Carefully examine the solution’s terms of use, focusing on data use and privacy:

  • Make sure that input data is not shared or available, even to other users at the same company – for example, whether the solution includes local device encryption of data.
  • Ensure that input and output data are not used to train.
  • If applicable, note the legal requirements in the United States and of jurisdictions outside of the United States – state requirements may vary, and in the European Union (EU) broad disclosure requirements may apply – for example, consider the European Patent (EP) requirement to identify and/or publish what data models and AI is being used.
  • Take notice of the solution architecture: Is it cloud-based? If so, it’s important to restrict processing to “local” jurisdiction (for example, export control laws vary by jurisdiction).
  • Ensure that IP is protected, and that you maintain ownership: all interactions, inputs, outputs, explicit prompts, persona derived from input, etc. should be owned by and accrue to the user.

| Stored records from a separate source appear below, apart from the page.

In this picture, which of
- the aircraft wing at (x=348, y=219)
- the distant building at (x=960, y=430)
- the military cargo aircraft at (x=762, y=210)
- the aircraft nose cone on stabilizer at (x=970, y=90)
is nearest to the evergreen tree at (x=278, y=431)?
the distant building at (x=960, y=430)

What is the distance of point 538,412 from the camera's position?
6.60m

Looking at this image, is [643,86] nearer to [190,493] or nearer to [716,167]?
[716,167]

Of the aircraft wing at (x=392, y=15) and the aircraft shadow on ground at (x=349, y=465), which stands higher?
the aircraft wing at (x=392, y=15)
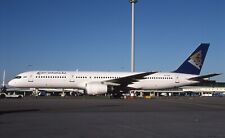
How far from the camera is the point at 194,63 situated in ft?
156

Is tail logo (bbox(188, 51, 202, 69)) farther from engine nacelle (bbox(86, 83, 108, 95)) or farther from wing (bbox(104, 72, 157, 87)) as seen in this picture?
engine nacelle (bbox(86, 83, 108, 95))

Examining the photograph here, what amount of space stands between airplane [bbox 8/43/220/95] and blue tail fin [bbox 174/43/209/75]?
0.49ft

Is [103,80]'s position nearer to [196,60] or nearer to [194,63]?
[194,63]

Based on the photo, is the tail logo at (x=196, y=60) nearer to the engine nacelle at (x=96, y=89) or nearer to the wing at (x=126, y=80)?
the wing at (x=126, y=80)

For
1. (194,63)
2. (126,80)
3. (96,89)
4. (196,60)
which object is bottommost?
(96,89)

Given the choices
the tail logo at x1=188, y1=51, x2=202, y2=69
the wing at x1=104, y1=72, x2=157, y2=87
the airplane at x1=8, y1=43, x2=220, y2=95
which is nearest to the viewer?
the wing at x1=104, y1=72, x2=157, y2=87

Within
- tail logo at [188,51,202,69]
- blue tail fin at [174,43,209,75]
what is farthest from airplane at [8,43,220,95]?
blue tail fin at [174,43,209,75]

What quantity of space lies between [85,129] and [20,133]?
2124mm

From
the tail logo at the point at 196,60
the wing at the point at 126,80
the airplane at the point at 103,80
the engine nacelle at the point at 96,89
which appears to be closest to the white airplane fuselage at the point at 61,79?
the airplane at the point at 103,80

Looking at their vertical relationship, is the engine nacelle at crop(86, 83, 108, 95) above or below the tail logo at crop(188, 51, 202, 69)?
below

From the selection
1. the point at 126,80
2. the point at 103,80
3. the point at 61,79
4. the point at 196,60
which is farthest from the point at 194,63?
the point at 61,79

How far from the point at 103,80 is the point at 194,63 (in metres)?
14.4

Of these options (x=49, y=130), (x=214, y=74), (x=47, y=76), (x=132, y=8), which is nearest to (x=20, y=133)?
(x=49, y=130)

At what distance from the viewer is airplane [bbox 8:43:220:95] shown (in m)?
40.9
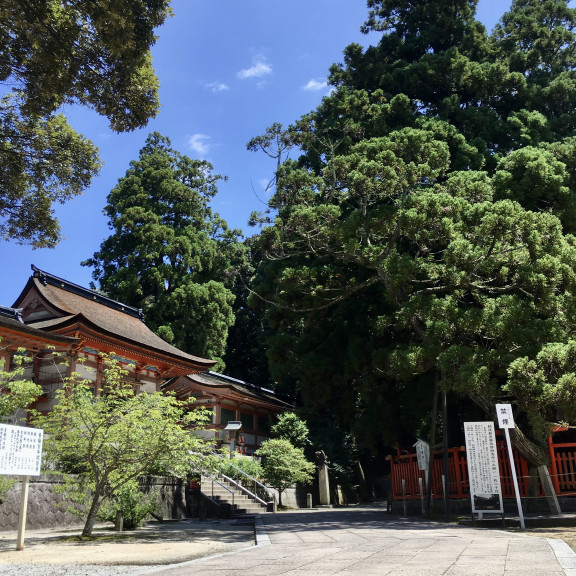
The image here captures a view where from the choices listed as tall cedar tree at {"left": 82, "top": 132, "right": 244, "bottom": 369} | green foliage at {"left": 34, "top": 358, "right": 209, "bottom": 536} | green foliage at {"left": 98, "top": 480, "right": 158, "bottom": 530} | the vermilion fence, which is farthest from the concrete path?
tall cedar tree at {"left": 82, "top": 132, "right": 244, "bottom": 369}

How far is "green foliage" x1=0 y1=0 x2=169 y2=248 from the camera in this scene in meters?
6.88

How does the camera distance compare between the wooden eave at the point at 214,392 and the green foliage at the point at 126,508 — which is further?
the wooden eave at the point at 214,392

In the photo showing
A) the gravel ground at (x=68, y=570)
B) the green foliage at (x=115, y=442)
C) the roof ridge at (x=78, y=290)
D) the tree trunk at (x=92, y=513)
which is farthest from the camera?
the roof ridge at (x=78, y=290)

6. Weigh the risks and rewards.

When assessing whether to adopt an AI solution, weigh the costs, risks and uncertainties of the new technology and its risk of becoming obsolete with the benefit to your company or client of improving performance, reducing friction and optimizing workflows.

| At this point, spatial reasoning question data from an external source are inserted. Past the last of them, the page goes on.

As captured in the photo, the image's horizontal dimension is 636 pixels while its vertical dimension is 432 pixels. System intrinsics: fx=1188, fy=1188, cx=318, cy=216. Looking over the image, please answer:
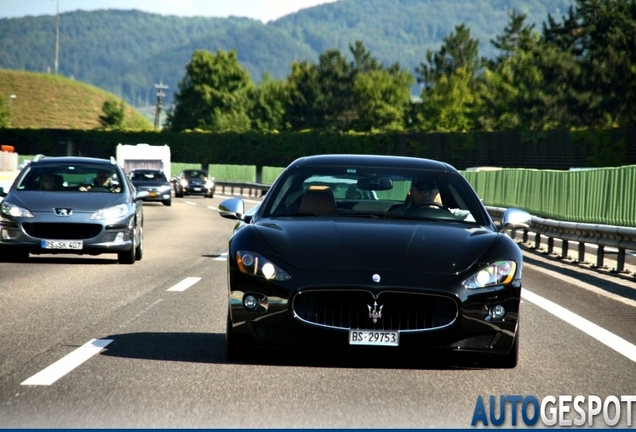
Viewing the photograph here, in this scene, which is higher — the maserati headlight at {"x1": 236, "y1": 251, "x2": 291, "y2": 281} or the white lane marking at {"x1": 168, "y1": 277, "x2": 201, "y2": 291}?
the maserati headlight at {"x1": 236, "y1": 251, "x2": 291, "y2": 281}

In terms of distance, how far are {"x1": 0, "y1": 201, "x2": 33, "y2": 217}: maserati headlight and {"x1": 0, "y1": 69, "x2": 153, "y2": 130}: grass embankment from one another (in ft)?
522

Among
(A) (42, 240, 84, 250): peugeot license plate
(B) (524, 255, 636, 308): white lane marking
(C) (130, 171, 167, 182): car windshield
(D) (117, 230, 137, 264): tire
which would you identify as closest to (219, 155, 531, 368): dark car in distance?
(B) (524, 255, 636, 308): white lane marking

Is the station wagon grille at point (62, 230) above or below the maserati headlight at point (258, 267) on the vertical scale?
below

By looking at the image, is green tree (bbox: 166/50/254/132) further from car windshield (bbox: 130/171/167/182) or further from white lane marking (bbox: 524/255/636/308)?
white lane marking (bbox: 524/255/636/308)

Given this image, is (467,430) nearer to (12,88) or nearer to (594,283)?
(594,283)

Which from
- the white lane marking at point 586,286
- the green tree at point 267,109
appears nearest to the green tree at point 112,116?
the green tree at point 267,109

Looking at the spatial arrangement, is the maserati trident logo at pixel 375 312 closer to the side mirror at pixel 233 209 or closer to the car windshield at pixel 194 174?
the side mirror at pixel 233 209

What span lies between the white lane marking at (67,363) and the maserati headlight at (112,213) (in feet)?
24.8

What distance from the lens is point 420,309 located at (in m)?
6.96

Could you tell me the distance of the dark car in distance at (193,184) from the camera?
2290 inches

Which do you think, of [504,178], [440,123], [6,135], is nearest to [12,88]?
[6,135]

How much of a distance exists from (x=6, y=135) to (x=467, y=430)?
356 ft

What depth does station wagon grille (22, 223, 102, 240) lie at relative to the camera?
15570mm

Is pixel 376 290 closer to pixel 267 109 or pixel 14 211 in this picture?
pixel 14 211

In weighing the risks and rewards, it’s important to ask:

  • Do you need to change how you train your teams?
  • Are the solutions providing improvements, efficiency, and any measurable contribution at all?
  • What are other players in your space doing?
  • Which solutions are showing the most promise?
  • What spaces include the most risk?

Generative AI

The promises of generative AI include productivity gains, improved workflows, and creative outputs. Keep in mind that open-source model use may breach license restrictions, creating hidden liability. And its risks can be serious as there can be litigation exposure as the recent Anthropic/Claude lawsuit highlights. [1] Although the Court found the underlying uses transformative, the law in this space may see significant changes and potential conflict between jurisdictions.

Safer Applications of AI

Not every implementation is high-risk. Administrative, operational, and maintenance tasks often involve repetitive processes that do not involve sensitive data. Here, AI adoption can deliver immediate efficiency gains with lower exposure, provided that any AI solutions are monitored, and trained on “safe” data.

It’s All About Balance

Adopting new technology and the plethora of AI solutions isn’t about chasing hype—it’s about aligning with a long-term growth strategy, risk tolerance, and client needs.

Trailblazers should expect turbulence but may reap early rewards. Measured adopters can achieve steady gains while managing exposure. The risk-averse can avoid pitfalls but must guard against stagnation. Every organization must decide where it falls on this spectrum and vigorous adoption procedures regardless. Balancing speed with adopting wisely—protecting IP, data, and reputation – will allow balanced implementation tuned to your risk tolerance.